Relations between homeschooling families and families with kids in Christian schools can sometimes be strained. Many churches have had to deal with a lot of unnecessary turmoil because this principle of in loco parentis is not understood by those on either side of this particular pedagogical debate.
We live in a fallen world, and human beings can develop some odd allegiances. We witness this all the time. Many require a sense of loyalty to others, bent out of all reasonable proportion, for such shared activities as driving a Chevy truck or using the same brand of all-natural vitamins. We manufacture brotherhoods and sisterhoods out of the most interesting material. Some such inventions, like nationalism and feminism, have done a tremendous amount of damage. But any such loyalty can do damage on a limited scale if it provides the occasion for people to set aside biblical priorities.

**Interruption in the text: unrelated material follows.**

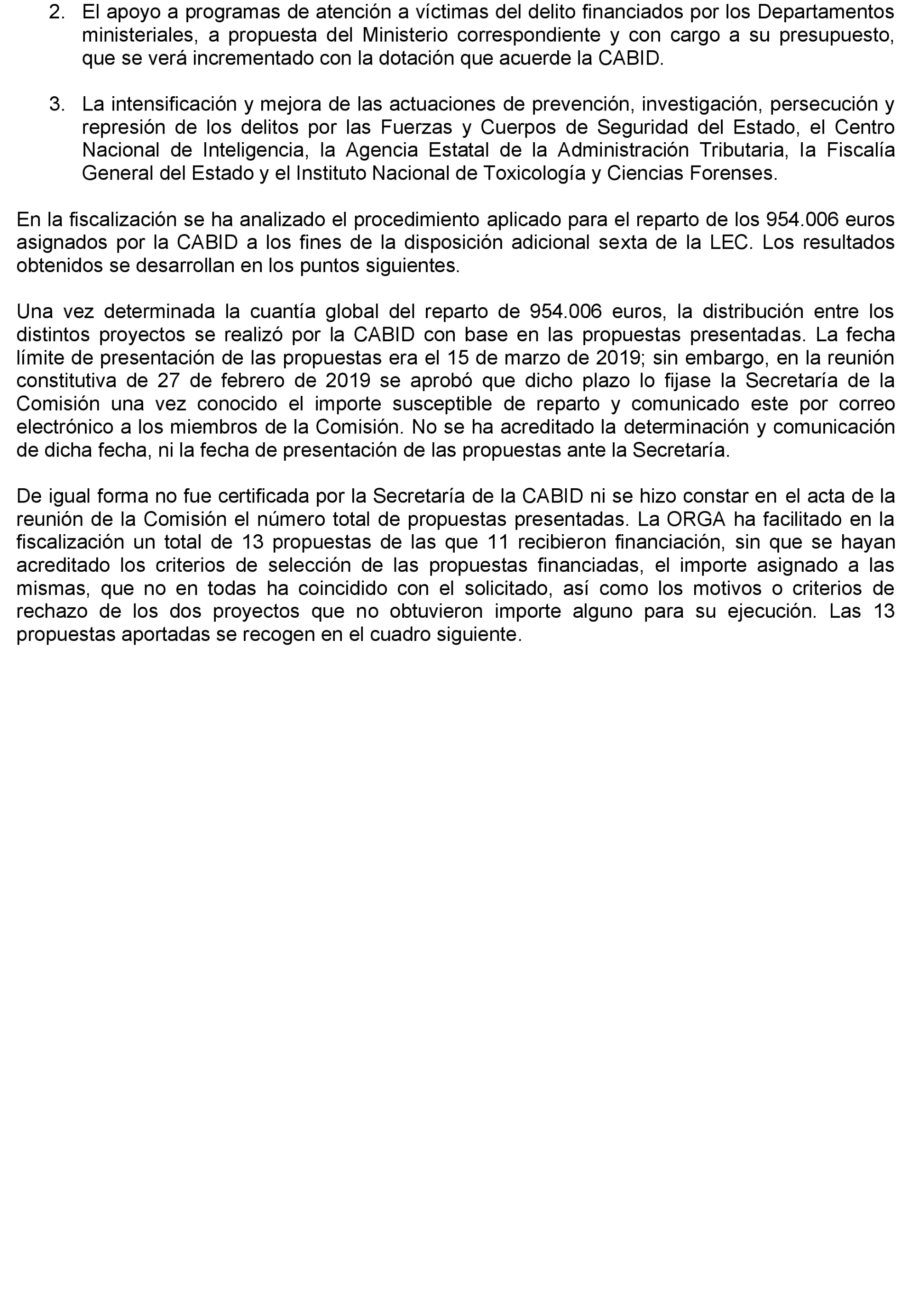 2. El apoyo a programas de atención a víctimas del delito financiados por los Departamentos ministeriales, a propuesta del Ministerio correspondiente y con cargo a su presupuesto, que se verá incrementado con la dotación que acuerde la CABID.

3. La intensificación y mejora de las actuaciones de prevención, investigación, persecución y represión de los delitos por las Fuerzas y Cuerpos de Seguridad del Estado, el Centro Nacional de Inteligencia, la Agencia Estatal de la Administración Tributaria, la Fiscalía General del Estado y el Instituto Nacional de Toxicología y Ciencias Forenses.

En la fiscalización se ha analizado el procedimiento aplicado para el reparto de los 954.006 euros asignados por la CABID a los fines de la disposición adicional sexta de la LEC. Los resultados obtenidos se desarrollan en los puntos siguientes.

Una vez determinada la cuantía global del reparto de 954.006 euros, la distribución entre los distintos proyectos se realizó por la CABID con base en las propuestas presentadas. La fecha límite de presentación de las propuestas era el 15 de marzo de 2019; sin embargo, en la reunión constitutiva de 27 de febrero de 2019 se aprobó que dicho plazo lo fijase la Secretaría de la Comisión una vez conocido el importe susceptible de reparto y comunicado este por correo electrónico a los miembros de la Comisión. No se ha acreditado la determinación y comunicación de dicha fecha, ni la fecha de presentación de las propuestas ante la Secretaría.

De igual forma no fue certificada por la Secretaría de la CABID ni se hizo constar en el acta de la reunión de la Comisión el número total de propuestas presentadas. La ORGA ha facilitado en la fiscalización un total de 13 propuestas de las que 11 recibieron financiación, sin que se hayan acreditado los criterios de selección de las propuestas financiadas, el importe asignado a las mismas, que no en todas ha coincidido con el solicitado, así como los motivos o criterios de rechazo de los dos proyectos que no obtuvieron importe alguno para su ejecución. Las 13 propuestas aportadas se recogen en el cuadro siguiente.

Scripture teaches us where our loyalties should be, and how they should be bounded, each within its realm. We are required to render to Caesar what is his. We are told that we have special covenantal responsibilities to the members of our own households. And we are expressly told that the covenant community in the church constitutes a family. Beyond this, any allegiance to artificial "ties that bind," at the expense of the loyalties Scripture requires of us, is nothing less than three steps short of lunacy. Would anyone want to throw the peace and fellowship of a Christian church into turmoil over differing views on the importance of model rocketry? The same goes for the pedagogical differences between those who home school and those who do not. Scripturally speaking, "homeschoolers" have no covenantal bond with one another. Scripturally speaking, parents who have their kids enrolled at a Christian school have no covenantal bond with one another. Thus, they may not develop a sense of loyalty to that group ing which in any way threatens the peace of any institution which God has ordained.
Whenever people share any common interest, method, or hobby, they can and should get together to share concerns and pointers. As voluntary associations or clubs they are great, but they are not what many believe them to be.
This does not mean that how we educate our children is a matter of indifference. It means that how we educate our children is not primarily a question of a particular method. Whether or not parents successfully bring their children up to love and serve God is not trivial. The requirement of godly children is the principle, and different families use these different methods to achieve the same goals. And other families use these different methods to fail reaching these goals. Positively stated, when young people have been taught to love God, they have a bond of fellowship which they share with anyone else in the other "club."
Negatively, when a student at a Christian school falls into great sin, his parents are responsible -- not the method his parents failed to use properly. When a homeschooled student leaves home and falls away from the faith, his family is responsible.
If the principle of in loco parentis is understood, the heart of all responsibility will be understood as resting where God placed it.